* Исходный текст
<<<<

Эта левая сторона представляла из себя нечто совершенно противоположное. Тут поднимались совершенно отвесные, высокие скалы, так называемый «Толстик»; в могучую накренившуюся темную щель, наполненную осколками попадавших в нее камней, скрывался прыгавший с вершины водопадик, след вчерашнего дождя. На всех выступах Толстика, по всем острым кронштейнам и фантастическим карнизам, на мягких подушечках мхов, будто на диванчиках, высоко, высоко, под самый верхний край скалы восседала в огромном количестве морская птица. При приближении клипера с мест своих слетали немногие, но когда «Забияка», чтоб оповестить о своем приходе лежащий в глубокой бухте китобойный завод, дал свой басистый свисток волжского пошиба, большинство птиц шарахнулось со своих сидений и пустилось в лет. Одни из них улетали опрометью, чуть не касаясь трубы и мачт «Забияки», в сторону; другие тотчас же возвращались, покружившись тревожно и немного: должно быть, это были матери.

>>>>

* Сохранённые строки
<<<<

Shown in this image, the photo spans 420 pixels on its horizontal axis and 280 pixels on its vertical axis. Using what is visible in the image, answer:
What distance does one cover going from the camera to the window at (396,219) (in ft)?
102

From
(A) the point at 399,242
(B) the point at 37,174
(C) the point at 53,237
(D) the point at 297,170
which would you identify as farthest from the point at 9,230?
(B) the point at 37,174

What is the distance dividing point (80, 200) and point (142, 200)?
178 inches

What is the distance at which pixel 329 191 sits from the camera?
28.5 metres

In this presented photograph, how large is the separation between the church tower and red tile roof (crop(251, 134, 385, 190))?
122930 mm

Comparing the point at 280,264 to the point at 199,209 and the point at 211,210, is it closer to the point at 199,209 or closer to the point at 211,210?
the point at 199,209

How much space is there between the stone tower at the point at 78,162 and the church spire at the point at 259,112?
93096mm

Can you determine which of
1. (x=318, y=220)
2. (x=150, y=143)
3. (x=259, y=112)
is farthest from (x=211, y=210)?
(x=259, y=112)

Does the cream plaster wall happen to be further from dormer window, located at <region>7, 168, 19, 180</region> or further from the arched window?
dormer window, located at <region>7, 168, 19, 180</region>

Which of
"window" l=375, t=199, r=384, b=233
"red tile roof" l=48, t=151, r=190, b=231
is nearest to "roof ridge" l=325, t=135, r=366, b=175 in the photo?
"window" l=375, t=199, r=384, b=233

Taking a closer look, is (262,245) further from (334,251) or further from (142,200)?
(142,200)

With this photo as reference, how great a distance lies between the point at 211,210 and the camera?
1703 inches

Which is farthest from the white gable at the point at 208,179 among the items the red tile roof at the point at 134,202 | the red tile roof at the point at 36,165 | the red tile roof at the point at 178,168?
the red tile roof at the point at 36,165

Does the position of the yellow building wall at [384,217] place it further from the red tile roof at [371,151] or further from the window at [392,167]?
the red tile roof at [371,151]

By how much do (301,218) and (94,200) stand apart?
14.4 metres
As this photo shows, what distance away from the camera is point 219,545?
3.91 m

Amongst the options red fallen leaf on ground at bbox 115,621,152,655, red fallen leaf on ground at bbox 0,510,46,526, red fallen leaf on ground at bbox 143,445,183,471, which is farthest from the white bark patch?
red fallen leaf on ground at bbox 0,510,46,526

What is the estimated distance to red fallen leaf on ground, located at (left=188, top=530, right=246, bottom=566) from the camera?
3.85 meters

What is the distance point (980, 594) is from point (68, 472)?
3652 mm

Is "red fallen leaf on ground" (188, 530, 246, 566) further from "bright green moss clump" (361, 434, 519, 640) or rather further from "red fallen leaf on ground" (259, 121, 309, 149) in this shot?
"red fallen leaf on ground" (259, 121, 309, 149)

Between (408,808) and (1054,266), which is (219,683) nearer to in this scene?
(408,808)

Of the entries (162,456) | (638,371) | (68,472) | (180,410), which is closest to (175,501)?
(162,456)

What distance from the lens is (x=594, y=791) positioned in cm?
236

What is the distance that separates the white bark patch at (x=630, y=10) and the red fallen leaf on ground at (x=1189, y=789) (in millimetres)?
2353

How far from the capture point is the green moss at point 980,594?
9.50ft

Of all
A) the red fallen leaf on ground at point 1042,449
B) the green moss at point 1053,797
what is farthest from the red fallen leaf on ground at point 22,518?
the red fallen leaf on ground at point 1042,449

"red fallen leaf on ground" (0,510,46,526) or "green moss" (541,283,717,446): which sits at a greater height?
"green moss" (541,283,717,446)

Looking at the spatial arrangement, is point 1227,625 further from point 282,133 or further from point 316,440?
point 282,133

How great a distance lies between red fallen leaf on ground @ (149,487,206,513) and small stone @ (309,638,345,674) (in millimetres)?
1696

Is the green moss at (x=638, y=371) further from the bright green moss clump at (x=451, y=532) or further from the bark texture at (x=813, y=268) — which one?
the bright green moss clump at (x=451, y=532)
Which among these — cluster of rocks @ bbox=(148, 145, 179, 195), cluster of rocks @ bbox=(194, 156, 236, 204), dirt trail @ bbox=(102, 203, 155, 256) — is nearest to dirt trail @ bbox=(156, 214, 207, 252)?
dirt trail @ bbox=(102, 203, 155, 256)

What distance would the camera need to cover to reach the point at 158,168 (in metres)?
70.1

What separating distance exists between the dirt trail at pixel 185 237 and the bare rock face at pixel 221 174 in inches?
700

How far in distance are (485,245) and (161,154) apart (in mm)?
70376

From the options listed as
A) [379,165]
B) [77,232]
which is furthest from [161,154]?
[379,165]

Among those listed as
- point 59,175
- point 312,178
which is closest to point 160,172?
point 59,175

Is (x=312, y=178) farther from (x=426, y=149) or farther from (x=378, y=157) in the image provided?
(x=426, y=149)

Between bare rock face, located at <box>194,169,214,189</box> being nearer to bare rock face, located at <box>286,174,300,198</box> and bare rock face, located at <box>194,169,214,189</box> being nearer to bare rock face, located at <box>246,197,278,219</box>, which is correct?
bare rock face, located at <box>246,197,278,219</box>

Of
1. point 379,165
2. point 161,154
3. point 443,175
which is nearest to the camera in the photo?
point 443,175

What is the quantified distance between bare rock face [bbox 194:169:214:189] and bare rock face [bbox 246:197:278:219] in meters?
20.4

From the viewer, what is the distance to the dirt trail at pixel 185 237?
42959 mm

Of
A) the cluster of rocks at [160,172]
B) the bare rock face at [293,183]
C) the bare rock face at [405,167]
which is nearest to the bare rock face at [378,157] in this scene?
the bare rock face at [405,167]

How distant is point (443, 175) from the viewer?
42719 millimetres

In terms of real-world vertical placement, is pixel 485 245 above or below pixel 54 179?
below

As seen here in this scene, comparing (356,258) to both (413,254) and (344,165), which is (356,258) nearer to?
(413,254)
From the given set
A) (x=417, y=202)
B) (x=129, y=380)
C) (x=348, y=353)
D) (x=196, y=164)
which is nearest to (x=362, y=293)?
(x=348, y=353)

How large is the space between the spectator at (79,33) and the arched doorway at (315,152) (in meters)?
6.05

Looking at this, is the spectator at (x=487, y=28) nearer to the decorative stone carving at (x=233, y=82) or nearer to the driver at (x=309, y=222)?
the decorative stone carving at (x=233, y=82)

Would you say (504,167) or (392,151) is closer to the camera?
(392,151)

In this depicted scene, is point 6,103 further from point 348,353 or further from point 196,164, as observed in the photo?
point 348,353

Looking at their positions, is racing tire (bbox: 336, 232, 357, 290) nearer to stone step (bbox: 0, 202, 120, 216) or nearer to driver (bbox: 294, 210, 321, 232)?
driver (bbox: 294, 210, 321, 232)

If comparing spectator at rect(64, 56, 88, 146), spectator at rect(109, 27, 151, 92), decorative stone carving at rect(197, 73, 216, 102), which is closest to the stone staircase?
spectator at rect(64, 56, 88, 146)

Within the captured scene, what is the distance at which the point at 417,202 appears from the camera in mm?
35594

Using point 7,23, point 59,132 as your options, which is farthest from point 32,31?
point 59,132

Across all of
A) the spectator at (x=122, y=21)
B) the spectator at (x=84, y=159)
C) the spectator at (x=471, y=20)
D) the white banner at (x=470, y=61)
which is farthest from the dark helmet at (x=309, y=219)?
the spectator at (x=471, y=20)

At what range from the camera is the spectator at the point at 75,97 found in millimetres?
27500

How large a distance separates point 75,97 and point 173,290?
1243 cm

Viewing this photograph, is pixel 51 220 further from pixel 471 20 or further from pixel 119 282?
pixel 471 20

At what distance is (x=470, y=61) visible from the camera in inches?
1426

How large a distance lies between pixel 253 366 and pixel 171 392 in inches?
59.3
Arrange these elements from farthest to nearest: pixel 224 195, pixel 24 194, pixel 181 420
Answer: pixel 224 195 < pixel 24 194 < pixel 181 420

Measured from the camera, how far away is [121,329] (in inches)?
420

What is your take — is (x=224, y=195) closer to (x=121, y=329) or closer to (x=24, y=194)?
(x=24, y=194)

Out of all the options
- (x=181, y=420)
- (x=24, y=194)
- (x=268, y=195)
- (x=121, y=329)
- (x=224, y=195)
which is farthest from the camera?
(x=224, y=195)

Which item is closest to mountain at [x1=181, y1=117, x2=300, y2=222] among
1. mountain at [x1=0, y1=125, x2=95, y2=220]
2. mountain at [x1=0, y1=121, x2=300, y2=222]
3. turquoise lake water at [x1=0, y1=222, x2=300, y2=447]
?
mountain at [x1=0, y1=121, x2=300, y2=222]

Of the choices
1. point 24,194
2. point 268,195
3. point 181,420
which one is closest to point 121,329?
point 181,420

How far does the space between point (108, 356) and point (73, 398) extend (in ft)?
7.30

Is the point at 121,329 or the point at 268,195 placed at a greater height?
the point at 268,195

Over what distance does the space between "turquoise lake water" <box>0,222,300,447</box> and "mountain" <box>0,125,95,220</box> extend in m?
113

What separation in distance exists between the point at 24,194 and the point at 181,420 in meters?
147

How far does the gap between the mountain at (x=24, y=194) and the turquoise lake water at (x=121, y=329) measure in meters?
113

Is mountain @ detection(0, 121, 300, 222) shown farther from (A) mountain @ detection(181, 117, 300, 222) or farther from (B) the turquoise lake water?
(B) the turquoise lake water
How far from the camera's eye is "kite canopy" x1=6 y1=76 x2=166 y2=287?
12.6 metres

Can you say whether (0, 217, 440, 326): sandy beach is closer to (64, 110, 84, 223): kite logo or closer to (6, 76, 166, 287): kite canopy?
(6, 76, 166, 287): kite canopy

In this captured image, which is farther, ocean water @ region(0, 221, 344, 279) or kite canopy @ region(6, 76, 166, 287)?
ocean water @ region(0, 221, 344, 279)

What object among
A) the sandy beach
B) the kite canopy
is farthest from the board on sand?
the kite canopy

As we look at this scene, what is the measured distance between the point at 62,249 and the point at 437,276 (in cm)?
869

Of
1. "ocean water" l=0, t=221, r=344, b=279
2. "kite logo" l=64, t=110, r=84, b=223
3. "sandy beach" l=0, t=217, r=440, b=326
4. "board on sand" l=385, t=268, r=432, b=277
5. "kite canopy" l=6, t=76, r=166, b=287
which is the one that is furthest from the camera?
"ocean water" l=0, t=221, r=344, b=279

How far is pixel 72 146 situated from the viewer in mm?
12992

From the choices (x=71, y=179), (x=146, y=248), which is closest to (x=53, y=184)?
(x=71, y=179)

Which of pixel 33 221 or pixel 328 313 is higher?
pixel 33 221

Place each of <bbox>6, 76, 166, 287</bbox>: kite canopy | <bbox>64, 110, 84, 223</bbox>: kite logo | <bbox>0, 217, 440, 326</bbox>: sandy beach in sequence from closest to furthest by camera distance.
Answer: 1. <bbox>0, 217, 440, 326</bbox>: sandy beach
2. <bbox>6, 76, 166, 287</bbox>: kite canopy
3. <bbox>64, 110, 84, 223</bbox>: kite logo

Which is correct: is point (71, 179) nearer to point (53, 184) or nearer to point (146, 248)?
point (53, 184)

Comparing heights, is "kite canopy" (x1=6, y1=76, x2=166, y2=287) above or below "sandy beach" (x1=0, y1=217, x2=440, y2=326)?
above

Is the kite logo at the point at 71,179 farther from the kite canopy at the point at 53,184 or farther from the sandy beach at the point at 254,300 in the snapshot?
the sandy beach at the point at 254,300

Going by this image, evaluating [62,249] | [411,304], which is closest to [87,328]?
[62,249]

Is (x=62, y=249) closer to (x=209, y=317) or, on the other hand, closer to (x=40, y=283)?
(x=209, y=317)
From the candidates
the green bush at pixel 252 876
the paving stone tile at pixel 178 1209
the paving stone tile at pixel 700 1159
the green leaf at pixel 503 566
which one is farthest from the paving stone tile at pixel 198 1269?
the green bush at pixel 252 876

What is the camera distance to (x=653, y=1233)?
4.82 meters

>>>>

* Что требуется
Продолжите текст о скале Толстик и морских птицах на её выступах, начиная сразу после последнего предложения.

* Результат выполнения
Мир пернатых по нашему северному поморью очень богат. Чаек тут больше всего, затем следуют утки. Ценнее всех, бесспорно, гага, Somateria molissima, сохранение яиц которой в Норвегии вызвало самые строгие охранительные законы, которых, к несчастью, нет у нас, и бедная гага, которой очень нравились когда-то наши бухты и заливчики, почти покинула их, почти перевелась; за получением гагачьего пуха нам следует теперь обращаться к Норвегии. Характерна из здешних птиц кайра, с белой грудью и черной спиной, с ногами, поставленными далеко назади; кайра высиживает одно только яйцо, синее, испещренное как будто бы еврейскими каракулями. Очень мал и юрок черненький с красным носиком и лапками чистик; крупен и важен черный баклан, обладающий зобом, схожим с тем, что отличает пеликана; очень велики некоторые сорта морских орлов. Чаек, как сказано, больше других: Larus marinus, L. argentatus, L. tridactylis, L. canus — чайка-буревестник; очень характерна testris parasitiens — разбойник, ворующая рыб, уже схваченных другой птицей; камнешворка, Strepsilas interpres, ворочающая камушки для добычи червяков; следуют морские ласточки, морские сороки, морские кулики, гагары, глупыши и т. д. Сычей и сов достаточно; дикие возгласы их по ночам и раскатывающееся эхо пугают поморов, и тогда говорится, что «леший вторьем морочит». Это целый особенный мир пернатых, все больше белых, серых и черных, но почти у всех из них есть какие-либо яркие отметины: красный клюв, клок ярко-синих перьев, пятно на лбу или на груди, напоминающие о других, более счастливых странах красок и света.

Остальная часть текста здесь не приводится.